What is required:
Write out all of the items below word for word, leaving out the pictures.

Data listing:
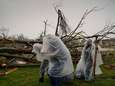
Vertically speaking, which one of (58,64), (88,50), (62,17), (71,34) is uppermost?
(62,17)

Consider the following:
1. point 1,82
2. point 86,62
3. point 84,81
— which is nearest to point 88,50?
point 86,62

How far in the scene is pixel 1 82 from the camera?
7.71m

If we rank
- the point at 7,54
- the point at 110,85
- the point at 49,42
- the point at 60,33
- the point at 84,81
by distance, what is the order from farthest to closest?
the point at 60,33 < the point at 7,54 < the point at 84,81 < the point at 110,85 < the point at 49,42

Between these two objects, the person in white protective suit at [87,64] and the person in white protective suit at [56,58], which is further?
the person in white protective suit at [87,64]

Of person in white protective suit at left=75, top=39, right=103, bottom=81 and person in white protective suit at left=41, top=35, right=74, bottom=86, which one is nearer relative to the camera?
person in white protective suit at left=41, top=35, right=74, bottom=86

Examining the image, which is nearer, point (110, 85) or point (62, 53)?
point (62, 53)

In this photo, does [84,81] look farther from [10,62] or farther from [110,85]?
[10,62]

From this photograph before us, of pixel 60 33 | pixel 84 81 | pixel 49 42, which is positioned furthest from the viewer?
pixel 60 33

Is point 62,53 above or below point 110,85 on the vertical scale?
above

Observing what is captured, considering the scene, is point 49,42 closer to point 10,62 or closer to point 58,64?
point 58,64

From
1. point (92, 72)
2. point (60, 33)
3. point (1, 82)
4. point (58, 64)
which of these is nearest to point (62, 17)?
point (60, 33)

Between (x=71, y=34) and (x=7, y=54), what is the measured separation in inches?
146

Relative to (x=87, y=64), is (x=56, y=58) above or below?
above

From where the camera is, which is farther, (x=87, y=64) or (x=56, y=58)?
(x=87, y=64)
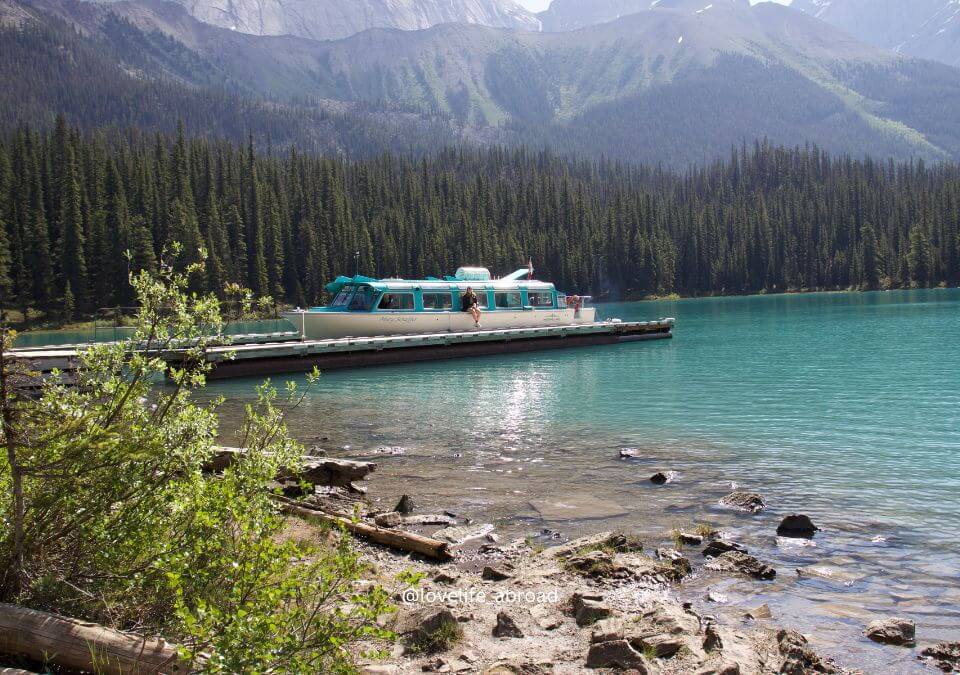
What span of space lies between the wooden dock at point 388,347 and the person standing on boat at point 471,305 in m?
1.47

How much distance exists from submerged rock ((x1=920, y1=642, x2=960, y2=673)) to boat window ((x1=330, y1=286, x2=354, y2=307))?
Result: 34301 millimetres

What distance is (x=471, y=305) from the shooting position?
1649 inches

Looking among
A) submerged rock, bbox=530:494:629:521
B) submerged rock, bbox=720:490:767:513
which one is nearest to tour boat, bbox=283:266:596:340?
submerged rock, bbox=530:494:629:521

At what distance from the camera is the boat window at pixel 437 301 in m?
40.6

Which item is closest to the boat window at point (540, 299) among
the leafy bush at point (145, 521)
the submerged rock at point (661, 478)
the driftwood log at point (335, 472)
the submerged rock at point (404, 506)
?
the submerged rock at point (661, 478)

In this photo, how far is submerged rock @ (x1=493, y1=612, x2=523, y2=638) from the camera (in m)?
6.79

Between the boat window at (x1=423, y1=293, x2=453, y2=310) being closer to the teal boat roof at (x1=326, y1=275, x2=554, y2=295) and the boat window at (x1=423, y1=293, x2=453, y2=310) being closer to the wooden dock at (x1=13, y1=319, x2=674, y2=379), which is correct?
the teal boat roof at (x1=326, y1=275, x2=554, y2=295)

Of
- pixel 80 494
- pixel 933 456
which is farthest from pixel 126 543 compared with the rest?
pixel 933 456

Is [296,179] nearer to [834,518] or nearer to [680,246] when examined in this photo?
[680,246]

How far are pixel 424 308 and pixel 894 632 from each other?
113 ft

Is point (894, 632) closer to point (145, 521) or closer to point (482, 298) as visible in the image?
point (145, 521)

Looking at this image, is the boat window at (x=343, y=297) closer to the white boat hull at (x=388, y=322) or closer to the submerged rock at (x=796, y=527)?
the white boat hull at (x=388, y=322)

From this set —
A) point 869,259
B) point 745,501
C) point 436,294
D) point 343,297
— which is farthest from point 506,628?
point 869,259

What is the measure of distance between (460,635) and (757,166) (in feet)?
644
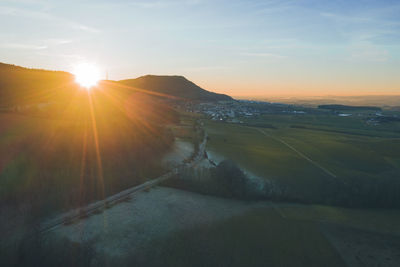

Task answer:
Vertically speaking, which one of (58,64), (88,50), (62,17), (71,34) is uppermost?
(62,17)

Consider the following:
1. point 1,82
2. point 86,62
3. point 84,81
— which is nearest to point 88,50?
point 86,62

How far in the scene is pixel 1 82 from the camera?
7.71m

If we rank
- the point at 7,54
- the point at 110,85
- the point at 49,42
- the point at 60,33
- the point at 84,81
by distance, what is the order from farthest to closest?
the point at 60,33 < the point at 7,54 < the point at 84,81 < the point at 110,85 < the point at 49,42

Between these two objects, the person in white protective suit at [87,64] and the person in white protective suit at [56,58], which is further?
the person in white protective suit at [87,64]

Of person in white protective suit at left=75, top=39, right=103, bottom=81 and person in white protective suit at left=41, top=35, right=74, bottom=86, which one is nearer relative to the camera?
person in white protective suit at left=41, top=35, right=74, bottom=86

Examining the image, which is nearer, point (110, 85) or point (62, 53)?
point (62, 53)

In this photo, does [84,81] look farther from [10,62] or farther from [110,85]?
[10,62]

From this photograph before us, of pixel 60 33 | pixel 84 81 | pixel 49 42, which is positioned furthest from the viewer?
pixel 60 33

Is point 62,53 above or below point 110,85 on the vertical scale?
above

Observing what is captured, considering the scene, is point 49,42 closer to point 10,62 or closer to point 58,64?
point 58,64

From
1. point (92, 72)
2. point (60, 33)
3. point (1, 82)
4. point (58, 64)
which of these is nearest to point (62, 17)?
point (60, 33)

Between (x=71, y=34) and (x=7, y=54), what is the measured separation in inches?
146

Relative to (x=87, y=64), is (x=56, y=58) above or below?
above

From where the camera is, which is farther, (x=87, y=64) or (x=56, y=58)?
(x=87, y=64)
What span of space lies between the wooden dock at point 388,347 and the person standing on boat at point 471,305 in m?
1.47

How much distance exists from submerged rock ((x1=920, y1=642, x2=960, y2=673)) to boat window ((x1=330, y1=286, x2=354, y2=307))?
Result: 34301 millimetres

What distance is (x=471, y=305) from the shooting position?
1649 inches

Looking among
A) submerged rock, bbox=530:494:629:521
B) submerged rock, bbox=720:490:767:513
which one is nearest to tour boat, bbox=283:266:596:340?
submerged rock, bbox=530:494:629:521

At what distance from the camera is the boat window at pixel 437 301 in m?
40.6

Which item is closest to the boat window at point (540, 299) among
the leafy bush at point (145, 521)
the submerged rock at point (661, 478)
the driftwood log at point (335, 472)
the submerged rock at point (404, 506)
?
the submerged rock at point (661, 478)

In this photo, how far is submerged rock @ (x1=493, y1=612, x2=523, y2=638) from the camera (in m)?
6.79

Between the boat window at (x1=423, y1=293, x2=453, y2=310) being closer to the teal boat roof at (x1=326, y1=275, x2=554, y2=295) and the boat window at (x1=423, y1=293, x2=453, y2=310) being closer to the wooden dock at (x1=13, y1=319, x2=674, y2=379), which is correct?
the teal boat roof at (x1=326, y1=275, x2=554, y2=295)

Of
- pixel 80 494
- pixel 933 456
which is farthest from pixel 126 543 compared with the rest?
pixel 933 456

Is [296,179] nearer to [834,518] or nearer to [680,246] when examined in this photo?
[680,246]

How far are pixel 424 308 and pixel 894 632 from each other?
113 ft

Is point (894, 632) closer to point (145, 521) or closer to point (482, 298) as visible in the image?
point (145, 521)

Looking at this image, is the boat window at (x=343, y=297) closer to the white boat hull at (x=388, y=322) or closer to the submerged rock at (x=796, y=527)?
the white boat hull at (x=388, y=322)

From this set —
A) point 869,259
B) point 745,501
C) point 436,294
D) point 343,297
— which is farthest from point 506,628?
point 869,259

What is the measure of distance between (460,635) and (757,166) (in feet)?
644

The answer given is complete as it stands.